| PASSAGE SHOWN |
------------------------------------------------

And now the question comes nearer home, and we are compelled to ask, if our blessed Lord, after enduring all that fitted us for eternal glory, still left a heritage of suffering for His servant, does there yet remain any thing which can be spoken of as that which is behind of the afflictions of Christ? The question can be answered by another:Is the Church still on earth? and has it needs, sorrows, and failures to be noted and met by us? Then, as long as this is the case, so long will there be something that is behind of the afflictions of Christ, for His body's sake, which is the Church. Let us, then, for our own consciences, see some of these needs, and where, it may be, we too, in our little measure, can be associated with the Great Sufferer.
Here is moral evil in the assembly; alas! that such a thing should be. It is not enough that we should judge it and put away the evil person. What about the confession of it, the bitter sorrow, the earnest prayer for the restoration of the wanderer ? But apart from that which requires extreme dealing, there is a vast mass of what needs correction if we are able to reach those affected. Just here do we need to learn how to suffer for the Church. How often do we allow personal prejudice or wounded feelings to rule us ! A brother has gone wrong, but he has misrepresented us, wounded us, and, lo ! we forget that he is a member of the body of Christ, and render ourselves utterly unfit to help him because of our personal relation to the trouble. Ah ! if we mourned over him,-if we felt in our soul how he had dishonored his and our Lord,-if we dropped the question of our rights, how soon would our sorrow melt him, and that hardness, which is visible enough, melt into grief and tenderness ! Let us remember that servant who had been forgiven a great debt, and who went out and took by the throat his fellow, demanding full payment of a small claim. In the light of our forgiveness, by God of that great debt, are we going to exact full penalty for every offense? How much more becoming, how much more like our Lord, did we mourn over the wrong-really suffer about it as an injury to the Church of Christ! Did we carry these things with real sorrow to our God, what help there would be!

------------------------------------------------

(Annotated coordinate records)
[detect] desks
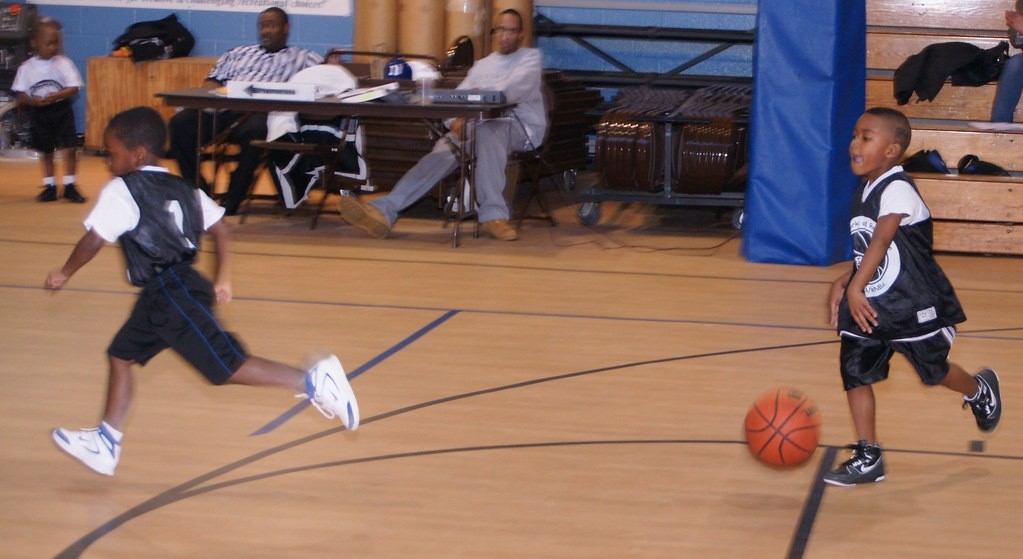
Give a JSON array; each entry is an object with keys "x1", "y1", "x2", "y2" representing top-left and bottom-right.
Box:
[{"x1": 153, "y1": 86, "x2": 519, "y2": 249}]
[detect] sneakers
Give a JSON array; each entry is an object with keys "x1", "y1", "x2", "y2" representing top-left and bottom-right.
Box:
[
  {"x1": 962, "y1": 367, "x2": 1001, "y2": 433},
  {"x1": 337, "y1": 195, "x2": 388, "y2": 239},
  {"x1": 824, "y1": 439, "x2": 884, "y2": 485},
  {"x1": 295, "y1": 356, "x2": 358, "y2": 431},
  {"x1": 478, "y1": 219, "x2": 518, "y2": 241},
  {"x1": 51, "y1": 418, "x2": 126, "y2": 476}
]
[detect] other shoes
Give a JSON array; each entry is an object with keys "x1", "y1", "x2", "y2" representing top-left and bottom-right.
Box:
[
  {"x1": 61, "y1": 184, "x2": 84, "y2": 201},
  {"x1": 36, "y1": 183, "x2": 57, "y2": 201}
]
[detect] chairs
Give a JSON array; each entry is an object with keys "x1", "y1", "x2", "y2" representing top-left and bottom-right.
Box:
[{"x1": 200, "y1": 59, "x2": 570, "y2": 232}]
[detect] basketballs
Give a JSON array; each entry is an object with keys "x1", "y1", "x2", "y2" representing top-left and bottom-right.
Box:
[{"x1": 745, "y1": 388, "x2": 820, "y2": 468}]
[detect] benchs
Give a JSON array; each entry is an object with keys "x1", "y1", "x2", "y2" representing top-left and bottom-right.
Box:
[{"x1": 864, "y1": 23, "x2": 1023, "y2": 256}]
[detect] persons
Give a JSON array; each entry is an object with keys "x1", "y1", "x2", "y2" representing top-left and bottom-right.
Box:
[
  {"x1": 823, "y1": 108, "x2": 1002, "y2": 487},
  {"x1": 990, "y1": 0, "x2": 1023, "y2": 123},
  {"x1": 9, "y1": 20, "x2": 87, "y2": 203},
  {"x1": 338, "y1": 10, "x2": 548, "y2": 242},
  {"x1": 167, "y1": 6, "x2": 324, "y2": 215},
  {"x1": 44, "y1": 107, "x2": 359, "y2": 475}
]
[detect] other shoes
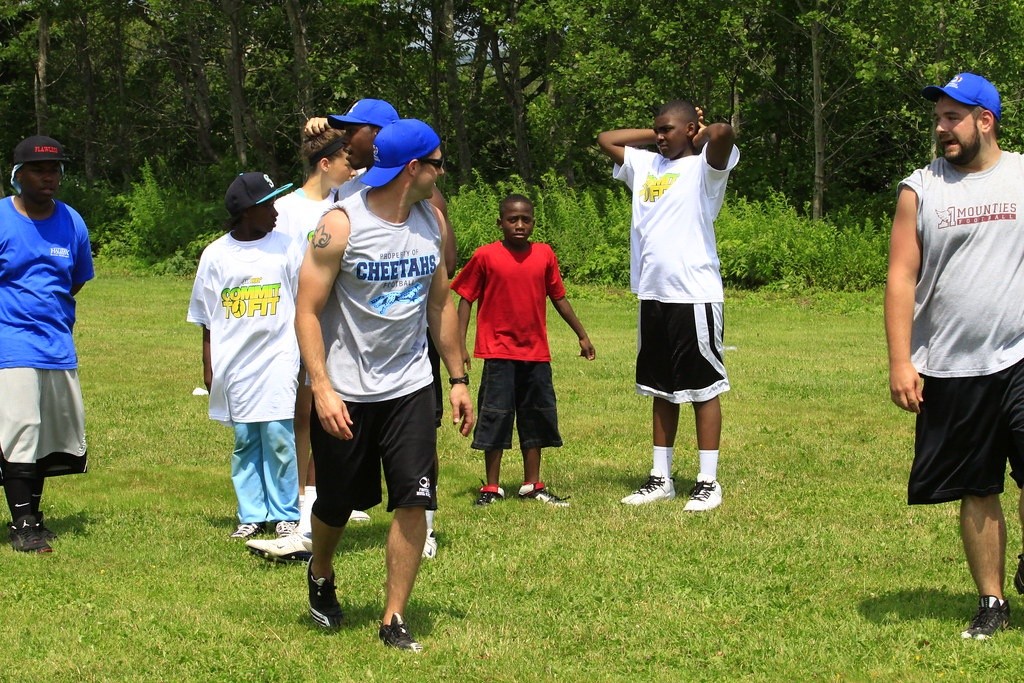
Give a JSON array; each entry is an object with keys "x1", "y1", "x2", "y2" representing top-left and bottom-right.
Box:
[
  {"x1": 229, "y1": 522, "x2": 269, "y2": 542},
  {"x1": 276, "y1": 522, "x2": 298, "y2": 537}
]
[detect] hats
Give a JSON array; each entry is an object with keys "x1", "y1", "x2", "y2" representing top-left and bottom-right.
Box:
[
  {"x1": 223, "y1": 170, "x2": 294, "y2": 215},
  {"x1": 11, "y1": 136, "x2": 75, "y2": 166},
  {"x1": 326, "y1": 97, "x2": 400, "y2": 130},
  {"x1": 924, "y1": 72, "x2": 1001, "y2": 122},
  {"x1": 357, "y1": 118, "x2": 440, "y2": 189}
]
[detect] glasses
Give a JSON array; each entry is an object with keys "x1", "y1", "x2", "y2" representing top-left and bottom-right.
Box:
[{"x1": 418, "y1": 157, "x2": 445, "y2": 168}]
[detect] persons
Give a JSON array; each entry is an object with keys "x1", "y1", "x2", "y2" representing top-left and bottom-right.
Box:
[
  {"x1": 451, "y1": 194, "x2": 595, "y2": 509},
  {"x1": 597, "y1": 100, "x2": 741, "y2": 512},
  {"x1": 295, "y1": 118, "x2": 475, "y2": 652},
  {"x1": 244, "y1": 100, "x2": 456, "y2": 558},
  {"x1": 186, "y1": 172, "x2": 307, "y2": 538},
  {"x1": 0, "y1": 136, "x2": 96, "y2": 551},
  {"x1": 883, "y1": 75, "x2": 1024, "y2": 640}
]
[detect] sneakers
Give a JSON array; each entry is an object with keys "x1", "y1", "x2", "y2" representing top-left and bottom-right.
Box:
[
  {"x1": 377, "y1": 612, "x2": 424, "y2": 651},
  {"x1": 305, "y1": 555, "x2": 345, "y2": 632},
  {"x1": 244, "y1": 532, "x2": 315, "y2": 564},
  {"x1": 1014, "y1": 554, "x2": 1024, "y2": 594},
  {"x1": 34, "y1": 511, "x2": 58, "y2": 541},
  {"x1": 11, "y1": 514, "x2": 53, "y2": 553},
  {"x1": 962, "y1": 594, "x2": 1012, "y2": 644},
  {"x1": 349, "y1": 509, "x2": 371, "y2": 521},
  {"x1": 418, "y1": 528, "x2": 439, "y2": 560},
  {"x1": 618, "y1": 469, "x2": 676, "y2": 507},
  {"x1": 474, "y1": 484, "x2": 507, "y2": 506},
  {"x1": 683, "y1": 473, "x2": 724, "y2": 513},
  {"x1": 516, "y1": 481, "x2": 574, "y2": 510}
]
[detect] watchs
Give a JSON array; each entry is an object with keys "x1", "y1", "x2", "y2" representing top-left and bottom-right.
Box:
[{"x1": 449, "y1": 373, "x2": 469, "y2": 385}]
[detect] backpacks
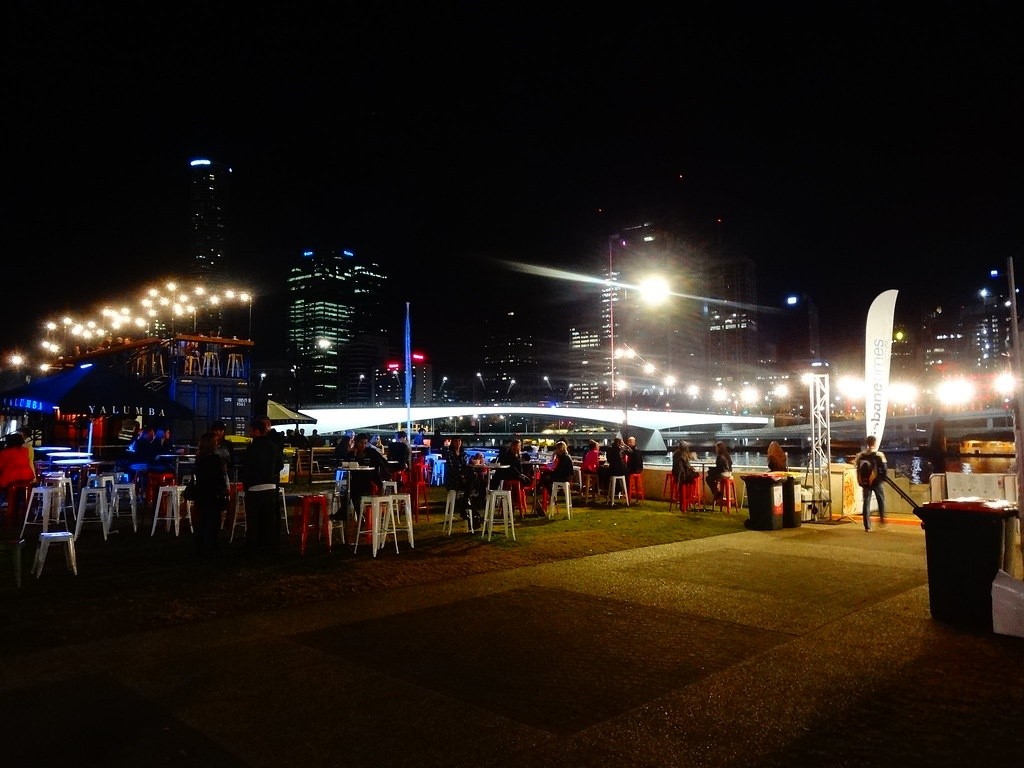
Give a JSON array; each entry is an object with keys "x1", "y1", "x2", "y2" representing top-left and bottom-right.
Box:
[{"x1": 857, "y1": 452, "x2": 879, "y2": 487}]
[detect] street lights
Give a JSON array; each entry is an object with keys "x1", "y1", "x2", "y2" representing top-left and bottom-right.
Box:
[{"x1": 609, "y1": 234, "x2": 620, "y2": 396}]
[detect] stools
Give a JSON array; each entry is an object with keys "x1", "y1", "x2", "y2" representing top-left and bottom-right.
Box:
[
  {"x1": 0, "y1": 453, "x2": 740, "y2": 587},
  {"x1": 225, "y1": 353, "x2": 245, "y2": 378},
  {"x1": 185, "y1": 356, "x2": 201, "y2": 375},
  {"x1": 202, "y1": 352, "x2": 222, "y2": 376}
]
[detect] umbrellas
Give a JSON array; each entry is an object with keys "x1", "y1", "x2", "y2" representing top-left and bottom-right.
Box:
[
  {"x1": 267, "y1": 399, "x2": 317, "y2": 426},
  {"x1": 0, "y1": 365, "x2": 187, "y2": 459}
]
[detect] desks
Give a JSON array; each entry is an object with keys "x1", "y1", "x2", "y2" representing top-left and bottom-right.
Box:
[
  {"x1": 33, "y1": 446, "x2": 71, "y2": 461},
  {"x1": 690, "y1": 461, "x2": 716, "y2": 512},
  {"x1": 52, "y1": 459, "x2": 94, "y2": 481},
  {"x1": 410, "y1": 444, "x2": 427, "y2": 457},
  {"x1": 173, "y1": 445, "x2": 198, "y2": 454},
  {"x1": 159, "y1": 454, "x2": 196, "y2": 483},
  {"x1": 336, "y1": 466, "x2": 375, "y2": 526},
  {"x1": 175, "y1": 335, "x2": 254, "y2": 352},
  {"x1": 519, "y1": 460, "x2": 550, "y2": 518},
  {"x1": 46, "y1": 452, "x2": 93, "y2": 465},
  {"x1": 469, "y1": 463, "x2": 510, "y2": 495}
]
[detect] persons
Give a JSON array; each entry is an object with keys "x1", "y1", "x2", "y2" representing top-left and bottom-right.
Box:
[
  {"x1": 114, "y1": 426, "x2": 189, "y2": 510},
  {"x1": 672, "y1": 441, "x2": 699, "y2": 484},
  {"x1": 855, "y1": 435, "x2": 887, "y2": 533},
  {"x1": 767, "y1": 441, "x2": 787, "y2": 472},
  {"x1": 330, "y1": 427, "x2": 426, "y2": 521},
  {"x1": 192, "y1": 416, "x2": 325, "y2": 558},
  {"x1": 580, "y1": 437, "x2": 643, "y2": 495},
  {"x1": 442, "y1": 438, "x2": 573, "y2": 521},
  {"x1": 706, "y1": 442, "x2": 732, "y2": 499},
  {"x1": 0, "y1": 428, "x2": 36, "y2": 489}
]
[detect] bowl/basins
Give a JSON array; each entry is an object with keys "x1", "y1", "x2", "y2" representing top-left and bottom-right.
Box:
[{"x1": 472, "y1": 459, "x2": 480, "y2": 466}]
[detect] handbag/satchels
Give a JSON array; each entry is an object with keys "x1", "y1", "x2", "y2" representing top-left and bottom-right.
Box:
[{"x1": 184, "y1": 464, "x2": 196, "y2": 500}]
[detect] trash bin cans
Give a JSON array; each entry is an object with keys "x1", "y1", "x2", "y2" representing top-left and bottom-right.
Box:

------------------------------------------------

In the passage on suffering for the Church, what did the servant who had been forgiven a great debt do to his fellow?

| EXERCISE SOLUTION |
He took his fellow by the throat and demanded full payment of a small claim.